For every 1g increase in cholesterol, the odds that item is beef rather than chicken increase by about 4% holding all other variables constant.

Discussion

Calories are an important statistic to look at when we make decisions about the food we eat, but it is also important to look at the rest of the label to know that our bodies are getting the nutrients that they need to function. Our goals were to find ways to predict calories, protein, and total carbohydrates in fast food meals. The linear regression models that we developed work effectively to do this. These models can help us understand the relationships between different nutrition variables which in turn helps us understand and make better decisions about the meals we eat. Our ANOVA tests can also help people make decisions about which fast food restaurants to eat at based on the average amount of calories in the meals. Our logistic regression models can also be helpful in decision making of menu items and their main protein source.

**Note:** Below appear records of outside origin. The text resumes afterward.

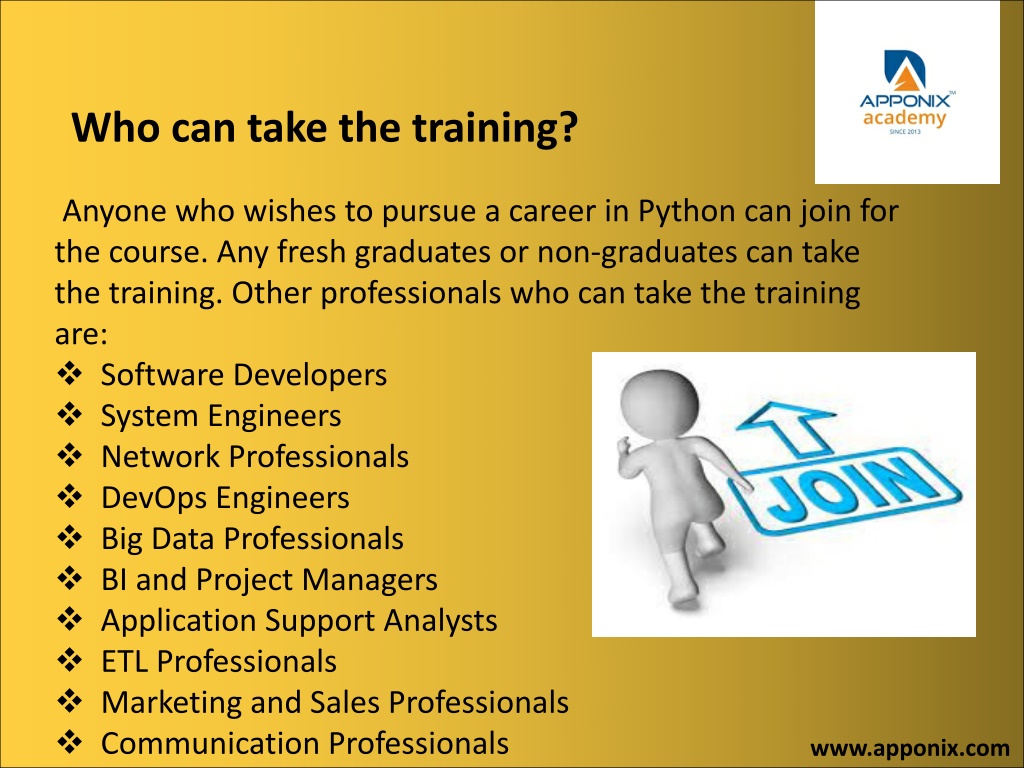 APPONIX™
academy
SINCE 2013

Who can take the training?

Anyone who wishes to pursue a career in Python can join for the course. Any fresh graduates or non-graduates can take the training. Other professionals who can take the training are:

❖ Software Developers
❖ System Engineers
❖ Network Professionals
❖ DevOps Engineers
❖ Big Data Professionals
❖ BI and Project Managers
❖ Application Support Analysts
❖ ETL Professionals
❖ Marketing and Sales Professionals
❖ Communication Professionals

JOIN

www.apponix.com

These findings can aid consumers in making healthier and more informed decisions about fast food consumption as we see in the literature that it is not common for people to know what and how much they are eating at fast food restaurants. These results can be generalized to the restaurants in the study, but not outside that scope. Since the restaurants in this study are nationwide chains consumers across the United States can use this information to decide where to eat out.

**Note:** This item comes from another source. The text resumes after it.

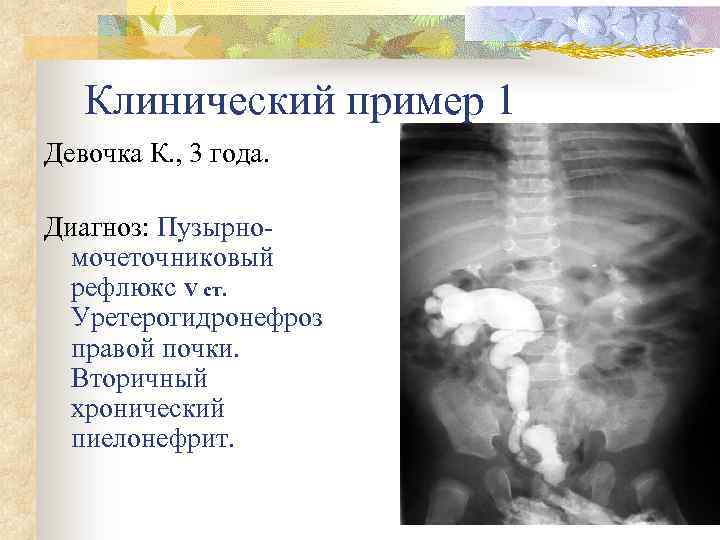 Клинический пример 1

Девочка К., 3 года.

Диагноз: Пузырно-мочеточниковый рефлюкс V ст. Уретерогидронефроз правой почки. Вторичный хронический пиелонефрит.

One important limitation of this study is the lack of data for fiber. Since the dataset is already small and some of the values were missing we had to replace the missing values with the mean for the column since it was an important factor. There were also a lot of values missing for the vitamin columns so we had to remove them from the dataset even though they could be valuable predictors.

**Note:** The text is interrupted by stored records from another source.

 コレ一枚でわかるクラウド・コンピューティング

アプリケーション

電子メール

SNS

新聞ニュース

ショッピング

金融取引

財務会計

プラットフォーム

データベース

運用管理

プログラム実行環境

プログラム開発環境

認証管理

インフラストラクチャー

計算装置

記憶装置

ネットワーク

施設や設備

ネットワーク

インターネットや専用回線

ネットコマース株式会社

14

Some important steps for future researchers in the field to take are collecting more data. This means less NA values, more restaurants and also more menu items. Something that was disappointing about the dataset we used was that there were no sides, drinks, or deserts represented, especially since it is uncommon to go to fast food restaurants and order only an entrée. There was also no serving sizes, and we noticed that some of our items were way larger portions than others, and very unlikely to be eaten in one sitting. Having nutrition information for servings could be really helpful and a great addition to the dataset. The addition and use of these new data points and variables would be really beneficial for creating even more robust models.

Appendix

Here we have a table of all the variables we are using from this dataset. You can see the variable name, type, and whether we are using it as a response or explanatory. Note that for the response variables, when it is not being used as a response it is used as an explanatory variable.
Variable	Type	Response/Explanatory
restaurant	character	Explanatory
item	character	Explanatory
calories	numeric	Response
cal_fat	numeric	Explanatory
total_fat	numeric	Explanatory
sat_fat	numeric	Explanatory
trans_fat	numeric	Explanatory
cholesterol	numeric	Explanatory
sodium	numeric	Explanatory
total_carb	numeric	Response
fiber	numeric	Explanatory
sugar	numeric	Explanatory
protein	numeric	Response
protein_source	character	Explanatory
mcdonalds	factor	Explanatory
beef	numeric	Explanatory

This graph shows difference in calories between beef and chicken. We see that the average calorie levels are very similar, but chicken does seem to have several outliers. This could be due to the large portion sizes in some of the menu items.

Here we see the average nutrient amounts by restaurant. This can give us a better idea of which restaurants tend to have the highest or lowest levels for different nutrients.

Here we see the relationship between a selection of nutrients and calories. All of these have a positive relationship, but some seem to be stronger correlations.

Here we see the relationship between a selection of nutrients and protein. All of these have a positive relationship, but some seem to be stronger correlations.

Here we see the relationship between a selection of nutrients and carbohydrates. All of these have a positive relationship, but some seem to be stronger correlations.